April Reign, creator of the #OscarsSoWhite Twitter campaign protesting the 2016 Academy Award nominations, has launched #NoConfederate in response to the July 19 announcement that Game of Thrones showrunners David Benioff and D.B. Weiss’s next project would be Confederate—a show set in a world where southern states have seceded, slavery is still a thing, and a third Civil War is brewing. During Sunday night’s episode of GoT, #NoConfederate was trending at #1 in the U.S. and #2 worldwide. HBO has responded with a statement, which Lesley Goldberg passes along in the Hollywood Reporter: “We have great respect for the dialogue and concern being expressed around Confederate. We have faith that [the writers] will approach the subject with care and sensitivity. The project is currently in its infancy so we hope that people will reserve judgment until there is something to see.”

Michael Schneider for IndieWire: “The Roots founders Questlove and Black Thought are partnering with filmmaker Alex Gibney to explore the untold stories behind hip-hop. AMC Visionaries: Rap Yearbook is one of two new documentary series announced Saturday as part of AMC’s new AMC Visionaries umbrella. Also on tap: AMC Visionaries: Eli Roth’s History of Horror, in which the Hostel producer dives into the history of the genre.” Two more in the series: Robert Kirkman’s Secret History of Comics and James Cameron’s Story of Science Fiction.
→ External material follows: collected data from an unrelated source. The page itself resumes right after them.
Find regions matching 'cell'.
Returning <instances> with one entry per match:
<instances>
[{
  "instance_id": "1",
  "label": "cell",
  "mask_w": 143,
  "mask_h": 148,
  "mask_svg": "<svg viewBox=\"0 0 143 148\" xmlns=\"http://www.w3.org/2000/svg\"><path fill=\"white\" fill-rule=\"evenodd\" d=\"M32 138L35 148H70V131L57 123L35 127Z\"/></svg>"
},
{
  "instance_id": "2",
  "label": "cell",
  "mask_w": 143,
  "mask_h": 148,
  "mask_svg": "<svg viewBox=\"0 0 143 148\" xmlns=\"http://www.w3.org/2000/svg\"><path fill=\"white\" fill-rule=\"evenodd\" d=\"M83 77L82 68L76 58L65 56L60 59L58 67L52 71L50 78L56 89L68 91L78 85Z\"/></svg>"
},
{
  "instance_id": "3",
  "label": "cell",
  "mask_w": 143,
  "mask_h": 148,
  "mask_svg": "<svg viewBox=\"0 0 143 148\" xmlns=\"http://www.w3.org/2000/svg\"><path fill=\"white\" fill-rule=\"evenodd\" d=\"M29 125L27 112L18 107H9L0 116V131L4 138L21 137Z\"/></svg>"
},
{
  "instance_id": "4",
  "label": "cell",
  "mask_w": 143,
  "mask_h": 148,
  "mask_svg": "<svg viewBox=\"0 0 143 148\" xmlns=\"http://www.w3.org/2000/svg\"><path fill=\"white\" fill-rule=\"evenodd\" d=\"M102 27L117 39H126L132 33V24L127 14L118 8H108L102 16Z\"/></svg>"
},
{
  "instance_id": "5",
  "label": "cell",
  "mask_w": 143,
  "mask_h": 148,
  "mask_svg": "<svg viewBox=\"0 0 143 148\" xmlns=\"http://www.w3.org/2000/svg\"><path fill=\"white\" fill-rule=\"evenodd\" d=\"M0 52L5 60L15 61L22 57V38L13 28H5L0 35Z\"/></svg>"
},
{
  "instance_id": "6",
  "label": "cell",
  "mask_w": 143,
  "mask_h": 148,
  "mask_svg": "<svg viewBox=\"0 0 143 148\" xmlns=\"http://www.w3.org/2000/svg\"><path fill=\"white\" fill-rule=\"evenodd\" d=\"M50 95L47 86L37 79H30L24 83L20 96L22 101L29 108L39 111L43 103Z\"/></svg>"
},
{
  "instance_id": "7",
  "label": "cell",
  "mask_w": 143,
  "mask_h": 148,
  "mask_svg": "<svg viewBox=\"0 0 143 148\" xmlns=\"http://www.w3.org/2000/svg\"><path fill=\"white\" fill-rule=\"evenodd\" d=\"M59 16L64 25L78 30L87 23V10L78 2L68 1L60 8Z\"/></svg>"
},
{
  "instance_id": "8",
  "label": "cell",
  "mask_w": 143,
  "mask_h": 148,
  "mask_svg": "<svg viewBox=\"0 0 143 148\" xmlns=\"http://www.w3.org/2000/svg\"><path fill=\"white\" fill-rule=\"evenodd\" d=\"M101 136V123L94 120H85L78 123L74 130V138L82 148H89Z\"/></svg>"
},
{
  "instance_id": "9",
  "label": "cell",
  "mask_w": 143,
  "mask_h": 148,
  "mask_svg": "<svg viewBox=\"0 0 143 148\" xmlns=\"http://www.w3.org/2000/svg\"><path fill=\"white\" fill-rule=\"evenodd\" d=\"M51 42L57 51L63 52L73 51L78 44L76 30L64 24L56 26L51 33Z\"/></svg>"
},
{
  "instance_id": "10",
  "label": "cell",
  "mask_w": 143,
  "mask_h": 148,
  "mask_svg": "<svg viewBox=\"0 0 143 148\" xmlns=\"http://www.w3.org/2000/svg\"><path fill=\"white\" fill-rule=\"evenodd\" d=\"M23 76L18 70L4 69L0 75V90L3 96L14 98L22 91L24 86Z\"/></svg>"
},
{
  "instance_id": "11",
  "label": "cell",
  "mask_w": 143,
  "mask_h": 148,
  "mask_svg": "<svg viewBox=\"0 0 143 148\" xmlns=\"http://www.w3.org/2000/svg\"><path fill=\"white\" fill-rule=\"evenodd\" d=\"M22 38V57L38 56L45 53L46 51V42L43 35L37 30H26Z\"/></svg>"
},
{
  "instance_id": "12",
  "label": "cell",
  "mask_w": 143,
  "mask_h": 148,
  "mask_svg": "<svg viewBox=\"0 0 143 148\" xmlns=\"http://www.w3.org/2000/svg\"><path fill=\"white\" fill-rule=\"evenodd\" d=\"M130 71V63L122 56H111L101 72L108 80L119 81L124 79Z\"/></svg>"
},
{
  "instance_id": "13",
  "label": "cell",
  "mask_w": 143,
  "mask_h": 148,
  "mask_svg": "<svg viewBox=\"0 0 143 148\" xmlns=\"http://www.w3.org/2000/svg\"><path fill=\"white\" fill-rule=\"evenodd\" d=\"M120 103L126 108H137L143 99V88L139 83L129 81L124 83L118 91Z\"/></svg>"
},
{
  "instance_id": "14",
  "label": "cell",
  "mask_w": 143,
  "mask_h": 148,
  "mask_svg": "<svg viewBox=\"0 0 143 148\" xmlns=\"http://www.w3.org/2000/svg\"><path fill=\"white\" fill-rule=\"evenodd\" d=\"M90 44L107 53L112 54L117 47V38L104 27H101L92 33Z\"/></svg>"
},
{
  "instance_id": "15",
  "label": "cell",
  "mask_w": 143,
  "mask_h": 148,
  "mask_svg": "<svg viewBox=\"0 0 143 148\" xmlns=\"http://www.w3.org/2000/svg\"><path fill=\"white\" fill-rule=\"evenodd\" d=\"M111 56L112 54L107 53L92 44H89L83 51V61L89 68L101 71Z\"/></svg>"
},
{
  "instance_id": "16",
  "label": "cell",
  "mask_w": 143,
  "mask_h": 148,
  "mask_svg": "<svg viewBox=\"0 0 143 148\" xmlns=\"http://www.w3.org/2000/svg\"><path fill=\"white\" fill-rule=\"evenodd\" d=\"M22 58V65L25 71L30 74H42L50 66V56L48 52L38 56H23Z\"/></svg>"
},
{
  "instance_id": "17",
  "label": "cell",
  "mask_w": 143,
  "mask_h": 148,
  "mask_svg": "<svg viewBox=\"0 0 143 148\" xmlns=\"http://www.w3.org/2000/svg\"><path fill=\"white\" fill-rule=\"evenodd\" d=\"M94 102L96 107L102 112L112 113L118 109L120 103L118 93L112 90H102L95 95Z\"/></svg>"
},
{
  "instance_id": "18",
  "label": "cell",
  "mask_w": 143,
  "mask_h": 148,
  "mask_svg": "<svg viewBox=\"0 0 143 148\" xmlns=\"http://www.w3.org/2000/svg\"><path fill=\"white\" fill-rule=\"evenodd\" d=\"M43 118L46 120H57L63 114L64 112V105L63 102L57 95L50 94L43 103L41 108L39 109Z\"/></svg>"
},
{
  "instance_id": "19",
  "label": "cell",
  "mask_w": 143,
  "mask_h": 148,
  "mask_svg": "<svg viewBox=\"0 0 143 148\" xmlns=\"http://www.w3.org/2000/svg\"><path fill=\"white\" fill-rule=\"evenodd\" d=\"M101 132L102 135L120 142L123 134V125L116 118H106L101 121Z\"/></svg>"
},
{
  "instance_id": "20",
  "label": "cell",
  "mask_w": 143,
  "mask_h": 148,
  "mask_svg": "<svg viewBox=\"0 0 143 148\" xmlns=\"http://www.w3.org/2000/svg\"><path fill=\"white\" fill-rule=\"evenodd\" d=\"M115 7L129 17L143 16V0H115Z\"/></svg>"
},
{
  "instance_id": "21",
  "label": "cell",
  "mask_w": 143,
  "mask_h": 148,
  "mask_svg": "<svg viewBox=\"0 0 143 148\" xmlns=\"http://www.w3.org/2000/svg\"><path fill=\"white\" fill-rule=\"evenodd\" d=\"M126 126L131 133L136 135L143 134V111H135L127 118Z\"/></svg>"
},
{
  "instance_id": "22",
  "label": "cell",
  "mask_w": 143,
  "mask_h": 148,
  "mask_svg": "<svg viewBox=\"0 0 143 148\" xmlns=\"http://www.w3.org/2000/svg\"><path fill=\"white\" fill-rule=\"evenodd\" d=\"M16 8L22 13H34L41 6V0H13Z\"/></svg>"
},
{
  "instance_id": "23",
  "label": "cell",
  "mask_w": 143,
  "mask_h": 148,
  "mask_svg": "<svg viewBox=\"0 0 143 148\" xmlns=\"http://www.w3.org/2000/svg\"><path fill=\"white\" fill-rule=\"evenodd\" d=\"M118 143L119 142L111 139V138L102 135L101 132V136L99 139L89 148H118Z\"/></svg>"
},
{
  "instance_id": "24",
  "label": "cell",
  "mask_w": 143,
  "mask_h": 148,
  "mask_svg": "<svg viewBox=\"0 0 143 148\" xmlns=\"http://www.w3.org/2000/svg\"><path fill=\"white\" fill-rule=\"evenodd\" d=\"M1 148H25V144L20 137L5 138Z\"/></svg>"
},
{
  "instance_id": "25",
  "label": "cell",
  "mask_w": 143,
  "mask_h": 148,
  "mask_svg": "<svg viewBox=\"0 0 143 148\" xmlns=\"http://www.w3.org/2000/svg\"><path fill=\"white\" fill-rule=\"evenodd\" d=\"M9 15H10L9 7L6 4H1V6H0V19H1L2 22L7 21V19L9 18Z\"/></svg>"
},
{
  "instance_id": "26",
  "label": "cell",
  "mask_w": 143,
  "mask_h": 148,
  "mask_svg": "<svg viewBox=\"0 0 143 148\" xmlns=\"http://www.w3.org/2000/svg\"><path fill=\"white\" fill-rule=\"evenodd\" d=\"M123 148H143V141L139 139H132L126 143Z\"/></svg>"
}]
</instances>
Deadline’s Nellie Andreeva has more AMC news, a list of eight projects including Rainn Wilson’s “one-hour scripted series that follows an alien entity which takes over the body of a poly-addicted, middle-aged man living in the San Fernando Valley.”

Back at IndieWire, Michael Nordine’s got the first few photos from Howards End, the limited series that Kenneth Lonergan has written for Starz, adapting the E. M. Forster novel.

Theater

Royal Academy of Dramatic Art president Kenneth Branagh will direct Tom Hiddleston in a production of Hamlet—and the BBC has details.